* EXCERPT
┄┄┄┄┄┄┄┄┄┄┄┄┄┄┄┄┄┄┄┄

I dated a boy name Joe on and off for 6 years. He was my first love and there is a lot of history there. I ended up getting into a relationship that lasted for about four years, but eventually came to an end. I always had a feeling that one day down the road Joe and I would end up together again when we were older and more mature. While I was with my previous boyfriend, Joe got into a new relationship and they have been together for a while now. They have recently bought a house and became engaged. I am still struggling seeing him happy with someone else and accepting the fact that me and Joe will never be anything . Is there any ways that I can help move past these feelings that I have for him and to accept that he is with someone else, and he’s probably going to spend the rest of his life with. I will add on that I do run into Joe maybe once or twice a year and the last time I ran into him, he became very awkward and tense and I noticed that he was staring at me across the room. He also deleted me off Snapchat once him and his girlfriend became engaged and bought a house. I am not sure of why he did it but maybe it was his form of moving on was not seeing my stories. I’m just really struggling here and I am trying to move on.

11 comments
  1. You can move on and forget about him or delude yourself that he still wants you ( staring at you, deleting your Snapchat because he does not want to see your stories, etc.. ) bottom line he moved on so should you.

  2. Thank god, Joe found a healthy relationship. Please stay away. You both are not meant for each other.

┄┄┄┄┄┄┄┄┄┄┄┄┄┄┄┄┄┄┄┄

* SUPPLIED DATA
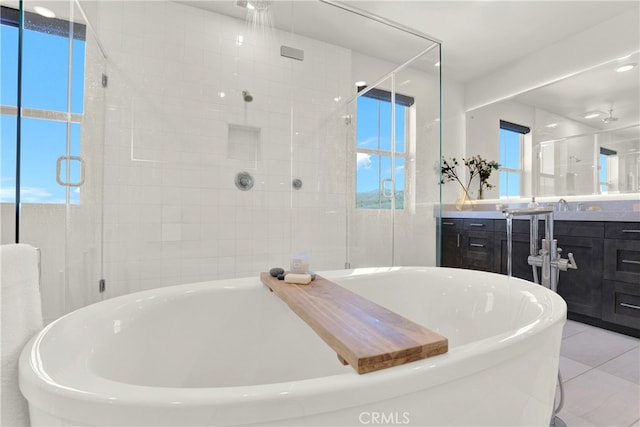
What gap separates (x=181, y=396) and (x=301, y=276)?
81 centimetres

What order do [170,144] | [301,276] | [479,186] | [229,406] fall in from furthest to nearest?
[479,186]
[170,144]
[301,276]
[229,406]

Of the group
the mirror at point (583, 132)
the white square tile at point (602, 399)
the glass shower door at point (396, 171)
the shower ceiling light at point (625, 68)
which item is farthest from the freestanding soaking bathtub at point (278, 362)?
the shower ceiling light at point (625, 68)

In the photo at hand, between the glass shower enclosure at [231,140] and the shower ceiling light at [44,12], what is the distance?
43 mm

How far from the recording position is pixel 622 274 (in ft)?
6.57

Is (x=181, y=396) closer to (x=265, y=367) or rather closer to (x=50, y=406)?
(x=50, y=406)

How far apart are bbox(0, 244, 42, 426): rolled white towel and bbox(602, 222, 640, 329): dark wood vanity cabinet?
9.69 ft


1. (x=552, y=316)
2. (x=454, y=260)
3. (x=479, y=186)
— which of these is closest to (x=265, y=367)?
(x=552, y=316)

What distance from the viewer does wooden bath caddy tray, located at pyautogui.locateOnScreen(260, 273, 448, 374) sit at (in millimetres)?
575

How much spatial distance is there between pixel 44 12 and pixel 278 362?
6.30 ft

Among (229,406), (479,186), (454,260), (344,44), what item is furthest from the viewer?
(479,186)

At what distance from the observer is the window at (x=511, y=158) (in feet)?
10.4

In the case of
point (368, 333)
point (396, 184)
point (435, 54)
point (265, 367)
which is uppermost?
point (435, 54)

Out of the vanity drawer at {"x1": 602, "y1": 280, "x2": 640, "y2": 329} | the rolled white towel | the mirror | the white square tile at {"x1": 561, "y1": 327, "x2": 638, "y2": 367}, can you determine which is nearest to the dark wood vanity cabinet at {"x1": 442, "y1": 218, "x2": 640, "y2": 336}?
the vanity drawer at {"x1": 602, "y1": 280, "x2": 640, "y2": 329}

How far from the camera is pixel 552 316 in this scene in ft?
2.73
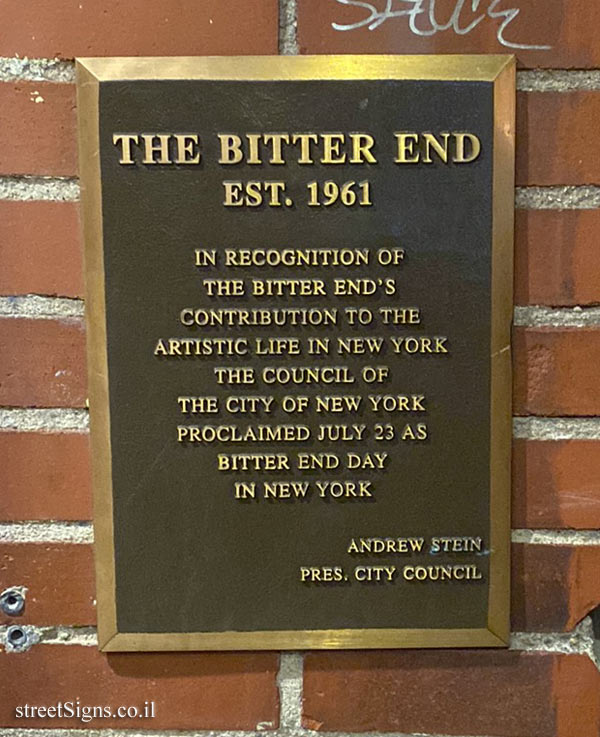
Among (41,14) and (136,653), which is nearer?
(41,14)

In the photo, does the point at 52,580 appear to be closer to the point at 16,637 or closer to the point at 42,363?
the point at 16,637

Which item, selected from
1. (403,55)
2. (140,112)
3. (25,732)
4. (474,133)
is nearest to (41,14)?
(140,112)

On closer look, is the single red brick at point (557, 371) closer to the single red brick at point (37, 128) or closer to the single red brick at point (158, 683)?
the single red brick at point (158, 683)

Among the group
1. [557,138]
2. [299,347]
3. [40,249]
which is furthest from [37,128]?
[557,138]

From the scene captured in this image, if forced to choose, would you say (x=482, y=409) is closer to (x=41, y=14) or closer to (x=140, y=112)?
(x=140, y=112)

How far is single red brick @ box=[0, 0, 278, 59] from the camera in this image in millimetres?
1010

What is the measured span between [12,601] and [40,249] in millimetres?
516

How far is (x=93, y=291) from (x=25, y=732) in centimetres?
68

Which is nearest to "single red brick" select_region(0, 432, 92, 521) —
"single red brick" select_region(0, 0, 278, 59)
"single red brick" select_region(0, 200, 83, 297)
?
"single red brick" select_region(0, 200, 83, 297)

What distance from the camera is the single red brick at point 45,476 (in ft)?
3.57

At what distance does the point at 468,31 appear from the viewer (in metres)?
1.01

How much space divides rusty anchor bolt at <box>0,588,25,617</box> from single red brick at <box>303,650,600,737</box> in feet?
1.41

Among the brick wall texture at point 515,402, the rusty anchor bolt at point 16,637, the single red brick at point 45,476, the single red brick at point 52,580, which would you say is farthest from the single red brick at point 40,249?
the rusty anchor bolt at point 16,637

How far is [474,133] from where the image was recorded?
1011 mm
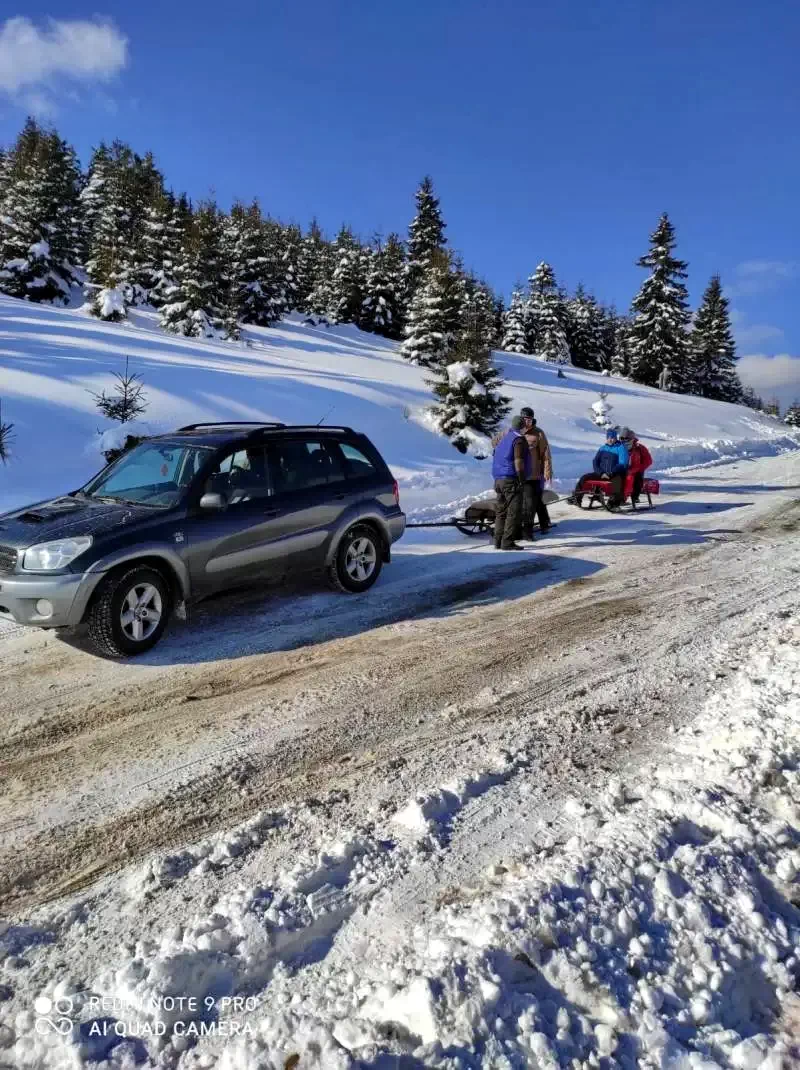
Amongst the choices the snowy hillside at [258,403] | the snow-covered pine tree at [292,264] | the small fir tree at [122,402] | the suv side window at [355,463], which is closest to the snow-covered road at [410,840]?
the suv side window at [355,463]

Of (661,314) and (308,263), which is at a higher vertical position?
(308,263)

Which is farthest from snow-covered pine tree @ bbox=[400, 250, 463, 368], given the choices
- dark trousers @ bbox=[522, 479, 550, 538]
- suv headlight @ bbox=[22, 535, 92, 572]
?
suv headlight @ bbox=[22, 535, 92, 572]

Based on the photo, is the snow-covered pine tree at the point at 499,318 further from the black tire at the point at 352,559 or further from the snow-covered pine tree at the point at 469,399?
the black tire at the point at 352,559

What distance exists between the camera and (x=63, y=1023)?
215 centimetres

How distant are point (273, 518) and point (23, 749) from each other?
2.87 metres

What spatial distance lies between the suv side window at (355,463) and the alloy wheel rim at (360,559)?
733 millimetres

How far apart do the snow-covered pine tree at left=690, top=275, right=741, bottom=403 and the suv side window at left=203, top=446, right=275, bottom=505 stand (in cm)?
5463

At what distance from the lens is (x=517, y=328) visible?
5684 centimetres

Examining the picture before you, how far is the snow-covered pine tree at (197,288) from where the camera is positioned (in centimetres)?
3052

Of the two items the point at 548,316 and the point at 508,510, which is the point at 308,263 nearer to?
the point at 548,316

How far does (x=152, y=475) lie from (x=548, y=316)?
54680 millimetres

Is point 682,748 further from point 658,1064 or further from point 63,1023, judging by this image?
point 63,1023

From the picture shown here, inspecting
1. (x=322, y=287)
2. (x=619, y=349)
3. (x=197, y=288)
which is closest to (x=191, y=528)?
(x=197, y=288)

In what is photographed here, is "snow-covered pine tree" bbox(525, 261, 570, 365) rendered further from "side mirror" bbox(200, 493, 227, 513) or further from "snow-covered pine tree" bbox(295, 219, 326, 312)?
"side mirror" bbox(200, 493, 227, 513)
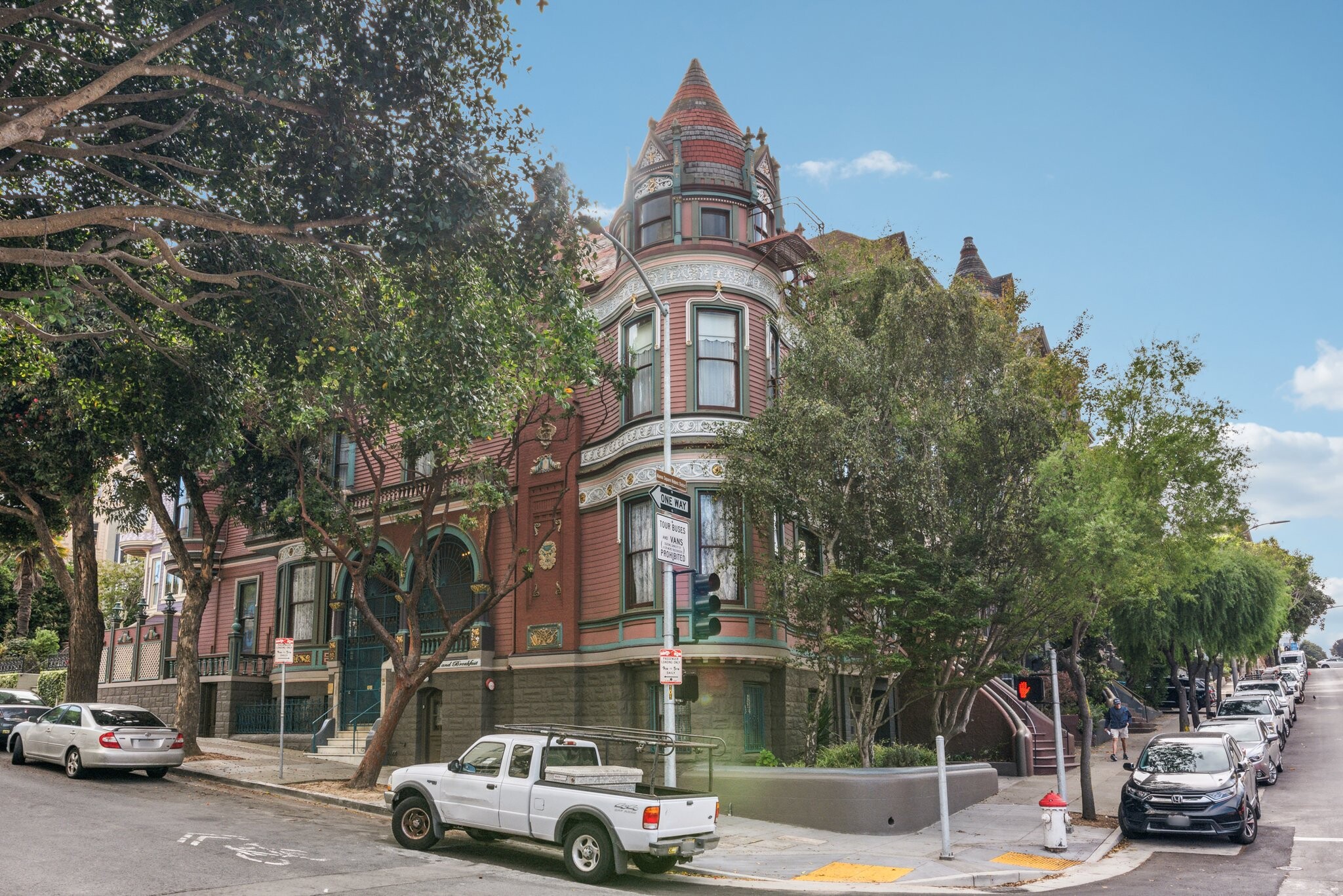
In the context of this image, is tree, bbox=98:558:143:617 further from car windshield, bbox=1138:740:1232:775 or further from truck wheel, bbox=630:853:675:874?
car windshield, bbox=1138:740:1232:775

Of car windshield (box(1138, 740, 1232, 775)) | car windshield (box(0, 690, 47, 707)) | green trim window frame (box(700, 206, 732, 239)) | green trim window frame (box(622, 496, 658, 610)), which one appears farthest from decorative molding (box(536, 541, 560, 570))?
car windshield (box(0, 690, 47, 707))

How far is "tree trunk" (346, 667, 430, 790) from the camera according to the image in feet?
69.0

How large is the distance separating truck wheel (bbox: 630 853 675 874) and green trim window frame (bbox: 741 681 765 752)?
7970 mm

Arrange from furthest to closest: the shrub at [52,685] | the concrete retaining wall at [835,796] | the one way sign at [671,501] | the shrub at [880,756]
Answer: the shrub at [52,685]
the shrub at [880,756]
the concrete retaining wall at [835,796]
the one way sign at [671,501]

┄┄┄┄┄┄┄┄┄┄┄┄┄┄┄┄┄┄┄┄

* WHAT YOU NEED TO DO
1. Translate this sentence from the post about moving on from a first love into Spanish: "He was my first love and there is a lot of history there."
2. Carry on the discussion about moving on from a first love, beginning after its final comment.

* RESPONSE LIST
1. Él fue mi primer amor y hay mucha historia de por medio.

2.
  3. Been going through exactly this but just know, it’s a good thing your not in a toxic relationship anymore.On and off for six years is not healthy and quite frankly really toxic.It’s not gonna be sudden but I promise you will find a healthy relationship that will make you so happy and appreciated. That special person will be absolutely happy to be with you and your ex will only be an afterthought. I promise you it will get better .

  4. If you really want what’s best for him. Move on. Sometimes loving someone is letting someone go.

    And by moving on, you’re doing the best thing for yourself and Joe. He found someone good earlier, it doesn’t mean you won’t. Until then, work on yourself and become your best self.

  5. You said “while I was with my previous boyfriend”. Does this mean that you have a boyfriend now?

  6. This is exhibit A in support for NEVER following your ex on social media.

    Your ex got the memo and fixed his Snapchat. You need to block him and start living your life. You have a separate body and existence from any other person. You should exercise that independence and cherish it.

  7. I feel sorry for your second bf of 4 years. The guy never knew his gf was carrying baggage from the past which eventually crushed the relationship.